Color Night Vision CamerasBy John Honovich, Published on Nov 06, 2010
In this update, we examine Flir's Color Night Vision cameras, a new offering from FLIR that leverages the EMCCD camera cores we reviewed in June 2010. The Color Night Vision (or CNV) cameras use the same form factor as FLIR's F and PT series thermal cameras, specifically they allow for swapping out camera core cartridges and an IP network interface. Unlike thermal cameras, the CNV are designed to deliver color images in near zero visible and no artificial lighting environments.
FLIR is positioning the CNV series as a complement to their thermal cameras with the CNV used to identify and assess (with its ability to see details more clearly) and the thermal used to detect (with its ability to see activity at greater distances). To that end, FLIR offers product options that combine thermal and CNV in a single pan tilt unit.

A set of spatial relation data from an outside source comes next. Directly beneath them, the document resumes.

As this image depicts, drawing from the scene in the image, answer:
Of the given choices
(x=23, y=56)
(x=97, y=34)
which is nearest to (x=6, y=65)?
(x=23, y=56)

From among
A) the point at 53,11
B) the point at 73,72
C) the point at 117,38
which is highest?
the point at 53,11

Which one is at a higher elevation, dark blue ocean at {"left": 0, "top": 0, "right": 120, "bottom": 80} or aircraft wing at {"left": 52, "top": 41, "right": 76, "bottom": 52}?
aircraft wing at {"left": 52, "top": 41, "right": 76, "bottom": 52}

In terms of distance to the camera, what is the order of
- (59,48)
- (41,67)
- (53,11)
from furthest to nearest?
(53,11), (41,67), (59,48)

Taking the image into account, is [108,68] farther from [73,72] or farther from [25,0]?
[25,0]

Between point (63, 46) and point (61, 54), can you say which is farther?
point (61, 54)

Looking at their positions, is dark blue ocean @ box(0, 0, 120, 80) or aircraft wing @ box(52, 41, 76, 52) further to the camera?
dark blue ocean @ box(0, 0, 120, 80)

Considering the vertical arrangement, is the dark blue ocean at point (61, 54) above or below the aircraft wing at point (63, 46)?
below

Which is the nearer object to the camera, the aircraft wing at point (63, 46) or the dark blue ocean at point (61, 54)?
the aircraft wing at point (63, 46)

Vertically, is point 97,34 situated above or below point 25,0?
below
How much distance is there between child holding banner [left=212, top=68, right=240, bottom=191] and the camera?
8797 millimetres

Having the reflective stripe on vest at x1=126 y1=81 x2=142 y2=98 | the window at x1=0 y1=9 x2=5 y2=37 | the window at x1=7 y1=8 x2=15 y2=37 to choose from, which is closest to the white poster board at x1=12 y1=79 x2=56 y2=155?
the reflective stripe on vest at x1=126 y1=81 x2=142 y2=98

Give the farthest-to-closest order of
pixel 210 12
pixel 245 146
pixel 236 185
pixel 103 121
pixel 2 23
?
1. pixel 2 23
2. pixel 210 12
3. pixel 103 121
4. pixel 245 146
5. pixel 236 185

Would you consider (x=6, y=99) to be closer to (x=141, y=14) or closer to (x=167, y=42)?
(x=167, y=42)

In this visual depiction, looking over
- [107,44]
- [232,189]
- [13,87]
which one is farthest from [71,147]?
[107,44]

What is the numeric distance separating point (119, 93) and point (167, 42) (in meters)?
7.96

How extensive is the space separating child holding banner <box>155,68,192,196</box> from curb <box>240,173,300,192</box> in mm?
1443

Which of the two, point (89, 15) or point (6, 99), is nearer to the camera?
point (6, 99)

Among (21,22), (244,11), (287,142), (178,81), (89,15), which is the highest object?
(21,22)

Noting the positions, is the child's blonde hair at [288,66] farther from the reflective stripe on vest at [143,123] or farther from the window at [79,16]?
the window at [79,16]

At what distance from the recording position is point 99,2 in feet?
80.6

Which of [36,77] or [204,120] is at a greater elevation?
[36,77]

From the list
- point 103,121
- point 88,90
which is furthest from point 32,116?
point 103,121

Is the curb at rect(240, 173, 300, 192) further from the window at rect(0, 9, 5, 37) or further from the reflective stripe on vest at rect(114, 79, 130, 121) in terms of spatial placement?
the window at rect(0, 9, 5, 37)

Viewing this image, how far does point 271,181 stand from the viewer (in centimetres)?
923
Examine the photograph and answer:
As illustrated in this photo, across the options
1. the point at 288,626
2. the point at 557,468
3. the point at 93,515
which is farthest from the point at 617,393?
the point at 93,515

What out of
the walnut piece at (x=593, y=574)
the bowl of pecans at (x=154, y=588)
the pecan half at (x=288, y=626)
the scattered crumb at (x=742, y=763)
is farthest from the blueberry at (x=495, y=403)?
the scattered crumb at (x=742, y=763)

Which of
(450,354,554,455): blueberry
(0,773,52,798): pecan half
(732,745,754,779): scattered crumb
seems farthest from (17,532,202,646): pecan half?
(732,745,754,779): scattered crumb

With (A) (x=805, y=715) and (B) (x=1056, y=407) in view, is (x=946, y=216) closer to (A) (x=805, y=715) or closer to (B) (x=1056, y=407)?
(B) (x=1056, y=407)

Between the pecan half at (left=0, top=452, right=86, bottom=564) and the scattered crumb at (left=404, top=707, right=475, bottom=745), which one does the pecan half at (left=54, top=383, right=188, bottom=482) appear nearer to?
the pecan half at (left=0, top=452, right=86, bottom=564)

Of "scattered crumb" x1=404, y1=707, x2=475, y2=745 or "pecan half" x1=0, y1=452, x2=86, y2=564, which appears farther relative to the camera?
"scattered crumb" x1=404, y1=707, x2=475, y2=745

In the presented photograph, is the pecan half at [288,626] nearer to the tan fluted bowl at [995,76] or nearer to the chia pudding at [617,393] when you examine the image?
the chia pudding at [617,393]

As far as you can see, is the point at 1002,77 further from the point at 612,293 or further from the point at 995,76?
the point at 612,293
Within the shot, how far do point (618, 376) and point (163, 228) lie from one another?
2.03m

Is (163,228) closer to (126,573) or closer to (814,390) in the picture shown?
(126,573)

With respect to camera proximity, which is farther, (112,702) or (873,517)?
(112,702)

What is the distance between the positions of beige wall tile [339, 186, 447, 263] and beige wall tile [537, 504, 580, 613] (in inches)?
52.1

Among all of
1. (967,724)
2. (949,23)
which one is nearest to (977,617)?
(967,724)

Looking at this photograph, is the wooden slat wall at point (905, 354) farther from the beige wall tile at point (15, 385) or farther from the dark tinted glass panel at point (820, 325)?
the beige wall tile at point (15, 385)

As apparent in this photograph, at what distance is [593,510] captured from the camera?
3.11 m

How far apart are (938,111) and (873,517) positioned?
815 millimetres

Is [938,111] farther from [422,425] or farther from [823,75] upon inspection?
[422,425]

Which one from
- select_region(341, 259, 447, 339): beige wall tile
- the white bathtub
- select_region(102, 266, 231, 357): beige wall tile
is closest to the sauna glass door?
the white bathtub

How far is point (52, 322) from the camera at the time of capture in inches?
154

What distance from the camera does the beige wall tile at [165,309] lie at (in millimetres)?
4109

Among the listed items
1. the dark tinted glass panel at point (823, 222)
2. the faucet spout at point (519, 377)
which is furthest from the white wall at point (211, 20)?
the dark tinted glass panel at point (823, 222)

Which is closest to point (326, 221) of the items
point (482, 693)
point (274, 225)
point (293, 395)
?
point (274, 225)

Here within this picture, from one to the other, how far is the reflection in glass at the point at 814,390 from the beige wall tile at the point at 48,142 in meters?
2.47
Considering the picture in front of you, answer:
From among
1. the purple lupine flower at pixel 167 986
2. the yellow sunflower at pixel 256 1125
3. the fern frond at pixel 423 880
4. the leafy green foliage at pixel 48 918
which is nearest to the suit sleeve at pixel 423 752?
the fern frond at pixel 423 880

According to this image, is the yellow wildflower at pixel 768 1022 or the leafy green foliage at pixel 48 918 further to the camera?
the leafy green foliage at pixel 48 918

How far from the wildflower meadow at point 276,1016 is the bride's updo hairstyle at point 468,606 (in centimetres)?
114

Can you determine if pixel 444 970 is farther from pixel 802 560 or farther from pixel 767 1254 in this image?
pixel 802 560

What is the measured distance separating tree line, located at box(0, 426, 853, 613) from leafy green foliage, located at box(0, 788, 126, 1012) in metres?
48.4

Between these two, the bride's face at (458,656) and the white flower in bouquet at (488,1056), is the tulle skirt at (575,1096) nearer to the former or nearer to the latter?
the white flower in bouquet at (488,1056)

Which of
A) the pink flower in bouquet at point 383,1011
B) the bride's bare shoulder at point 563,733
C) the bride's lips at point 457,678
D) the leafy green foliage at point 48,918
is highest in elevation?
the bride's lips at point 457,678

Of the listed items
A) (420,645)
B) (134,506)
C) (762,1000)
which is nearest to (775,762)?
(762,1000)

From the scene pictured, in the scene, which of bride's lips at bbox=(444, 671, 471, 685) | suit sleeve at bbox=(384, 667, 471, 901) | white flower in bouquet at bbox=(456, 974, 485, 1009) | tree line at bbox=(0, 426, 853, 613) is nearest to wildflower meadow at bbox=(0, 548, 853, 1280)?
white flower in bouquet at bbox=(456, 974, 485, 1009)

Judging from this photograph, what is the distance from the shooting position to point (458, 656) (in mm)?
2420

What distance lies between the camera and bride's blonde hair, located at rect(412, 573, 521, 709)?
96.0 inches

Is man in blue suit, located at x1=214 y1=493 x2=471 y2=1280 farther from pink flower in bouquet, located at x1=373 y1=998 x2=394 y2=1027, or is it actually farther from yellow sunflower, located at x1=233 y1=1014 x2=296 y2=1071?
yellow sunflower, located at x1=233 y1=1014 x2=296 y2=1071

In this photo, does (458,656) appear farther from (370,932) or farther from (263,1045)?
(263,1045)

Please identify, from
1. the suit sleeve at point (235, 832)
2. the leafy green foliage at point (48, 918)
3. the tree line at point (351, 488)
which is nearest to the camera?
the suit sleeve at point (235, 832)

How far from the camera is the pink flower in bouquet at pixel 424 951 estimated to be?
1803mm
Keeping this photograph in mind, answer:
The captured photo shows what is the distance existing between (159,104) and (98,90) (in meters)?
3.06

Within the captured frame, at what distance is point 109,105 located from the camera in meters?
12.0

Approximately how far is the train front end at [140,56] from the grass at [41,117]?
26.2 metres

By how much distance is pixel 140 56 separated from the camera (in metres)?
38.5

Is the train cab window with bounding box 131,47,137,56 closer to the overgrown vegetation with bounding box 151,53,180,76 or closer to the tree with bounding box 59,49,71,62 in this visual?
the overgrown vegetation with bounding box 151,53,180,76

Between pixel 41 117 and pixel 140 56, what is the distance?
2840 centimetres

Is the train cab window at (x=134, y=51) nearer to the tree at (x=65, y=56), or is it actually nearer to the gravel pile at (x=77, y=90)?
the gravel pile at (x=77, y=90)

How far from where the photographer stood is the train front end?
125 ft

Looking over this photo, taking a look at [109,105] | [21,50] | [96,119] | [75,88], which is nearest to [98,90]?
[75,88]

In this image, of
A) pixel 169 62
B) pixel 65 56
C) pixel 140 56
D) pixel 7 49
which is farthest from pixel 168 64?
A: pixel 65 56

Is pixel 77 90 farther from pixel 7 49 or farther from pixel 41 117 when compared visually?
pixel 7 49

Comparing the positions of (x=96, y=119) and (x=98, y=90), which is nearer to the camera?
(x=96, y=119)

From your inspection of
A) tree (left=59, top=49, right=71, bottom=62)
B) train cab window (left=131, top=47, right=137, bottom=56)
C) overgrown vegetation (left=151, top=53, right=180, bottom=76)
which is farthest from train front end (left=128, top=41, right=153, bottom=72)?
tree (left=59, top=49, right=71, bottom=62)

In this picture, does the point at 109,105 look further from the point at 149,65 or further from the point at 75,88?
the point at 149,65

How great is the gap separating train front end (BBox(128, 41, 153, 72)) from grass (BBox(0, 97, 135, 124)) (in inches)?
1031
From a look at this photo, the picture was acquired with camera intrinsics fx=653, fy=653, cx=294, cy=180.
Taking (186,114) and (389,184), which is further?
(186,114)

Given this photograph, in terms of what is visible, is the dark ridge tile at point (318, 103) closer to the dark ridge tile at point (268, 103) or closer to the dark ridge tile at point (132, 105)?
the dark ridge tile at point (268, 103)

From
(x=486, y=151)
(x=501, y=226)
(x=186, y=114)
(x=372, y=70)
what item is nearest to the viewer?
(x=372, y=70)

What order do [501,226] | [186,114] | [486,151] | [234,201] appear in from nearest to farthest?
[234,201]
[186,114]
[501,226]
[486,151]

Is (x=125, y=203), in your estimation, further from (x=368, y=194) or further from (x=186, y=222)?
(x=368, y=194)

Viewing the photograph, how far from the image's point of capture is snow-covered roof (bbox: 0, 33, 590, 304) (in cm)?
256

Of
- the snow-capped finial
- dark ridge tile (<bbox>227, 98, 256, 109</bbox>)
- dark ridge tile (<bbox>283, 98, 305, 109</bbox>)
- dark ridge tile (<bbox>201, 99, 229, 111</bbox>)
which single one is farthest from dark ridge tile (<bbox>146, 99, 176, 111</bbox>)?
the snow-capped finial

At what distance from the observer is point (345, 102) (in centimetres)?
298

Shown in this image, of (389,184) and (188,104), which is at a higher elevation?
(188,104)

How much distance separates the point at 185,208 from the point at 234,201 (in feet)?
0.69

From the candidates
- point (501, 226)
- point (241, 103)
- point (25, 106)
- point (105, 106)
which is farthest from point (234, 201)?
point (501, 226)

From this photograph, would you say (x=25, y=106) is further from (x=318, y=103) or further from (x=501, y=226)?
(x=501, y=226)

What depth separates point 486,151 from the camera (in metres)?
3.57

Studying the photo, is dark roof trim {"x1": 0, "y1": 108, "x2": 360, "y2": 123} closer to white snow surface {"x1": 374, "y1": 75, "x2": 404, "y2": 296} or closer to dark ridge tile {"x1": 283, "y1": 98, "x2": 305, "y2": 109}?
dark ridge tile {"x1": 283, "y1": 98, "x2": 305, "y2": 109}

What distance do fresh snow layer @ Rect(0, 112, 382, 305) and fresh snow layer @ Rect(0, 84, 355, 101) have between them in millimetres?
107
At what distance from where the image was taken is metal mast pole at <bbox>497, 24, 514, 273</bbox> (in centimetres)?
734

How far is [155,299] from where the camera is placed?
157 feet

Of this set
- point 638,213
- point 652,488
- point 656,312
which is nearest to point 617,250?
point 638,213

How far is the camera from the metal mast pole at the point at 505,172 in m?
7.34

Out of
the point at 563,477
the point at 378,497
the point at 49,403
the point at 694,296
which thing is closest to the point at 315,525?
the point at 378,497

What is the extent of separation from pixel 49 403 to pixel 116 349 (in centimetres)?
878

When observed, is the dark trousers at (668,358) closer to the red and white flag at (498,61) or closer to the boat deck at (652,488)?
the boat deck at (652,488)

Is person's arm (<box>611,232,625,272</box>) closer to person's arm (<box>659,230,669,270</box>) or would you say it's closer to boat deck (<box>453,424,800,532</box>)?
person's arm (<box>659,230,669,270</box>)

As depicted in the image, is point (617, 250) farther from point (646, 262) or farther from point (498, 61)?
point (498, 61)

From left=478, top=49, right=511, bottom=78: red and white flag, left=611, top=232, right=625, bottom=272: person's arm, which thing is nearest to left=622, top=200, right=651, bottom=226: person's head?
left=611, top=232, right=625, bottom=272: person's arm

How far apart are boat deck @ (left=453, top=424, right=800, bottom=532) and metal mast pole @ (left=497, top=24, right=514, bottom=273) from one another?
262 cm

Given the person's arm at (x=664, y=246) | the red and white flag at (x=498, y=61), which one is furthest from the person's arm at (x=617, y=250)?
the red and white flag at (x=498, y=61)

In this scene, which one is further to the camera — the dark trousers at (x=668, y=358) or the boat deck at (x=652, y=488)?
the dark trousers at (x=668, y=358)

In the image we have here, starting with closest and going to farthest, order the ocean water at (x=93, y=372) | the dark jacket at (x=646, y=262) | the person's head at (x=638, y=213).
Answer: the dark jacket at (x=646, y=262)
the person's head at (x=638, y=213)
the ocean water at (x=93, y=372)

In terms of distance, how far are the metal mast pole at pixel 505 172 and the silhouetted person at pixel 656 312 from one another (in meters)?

The CNV is available in two basic versions:
- F-CNV (fixed): $23,000 MSRP
- PT-CNV (pan tilt): $28,000 MSRP (additional cost for adding thermal imager)
All CNV cameras have 640 x 480 resolution and a built in 20x optical zoom lens (2.4 to 40 degree FoV). FLIR reports integration with Milestone and Genetec using their respective 'universal' driver as well as ONVIF. While a megapixel option is available in the base EMCCD core offering, it has not been productized in the CNV offering.
Light Needs and Distance Achievable
Like all CCD and CMOS cameras, the CNV series does require some light and as light become insufficient the image becomes noisier and darker. However, FLIR reports that the CNV cameras need dramatically less light.
While lux ratings are always difficult to assess (and especially so given the very low light levels being considered), FLIR provided some guidelines:
- 0.0005 Lux in Color mode 30fps
- 0.0002 Lux in Monochrome mode 30fps
- With longer exposure times, minimum lux is even lower (to be expected)
Make sure to check how much light you have in your scene. You will not have to have much but depending on how dark your scene gets, this could impact video quality. Also, factor in worse case scenarios such as new moon and/or overcast skies. Note: we have not tested the camera and are making general comments here.
We asked FLIR for an estimate of maximum distance for the CNV to detect persons. They "expect the detection range to exceed 3000 meters in daylight situations and about 500 to 1500 meters in low light conditions," noting that it would depend on field conditions. The ability to provide color and the maximum distances are advantages over IR illuminators. While the details and color imaging are advantages over thermal, the maximum distance for detection is clearly less.
Given the price point of the CNV series, these cameras will most likely be used in mission critical applications (homeland security, military, industrial, etc.). Even if the cameras do deliver clear color video in pitch black conditions, the 10x increase in cost over 850nm/940nm IR cameras is likely too steep for 'regular' security applications to justify and/or afford.
Additionally, as thermal cameras can detect objects at night to much greater distances than CNV, applications with multi kilometer requirements should consider thermal.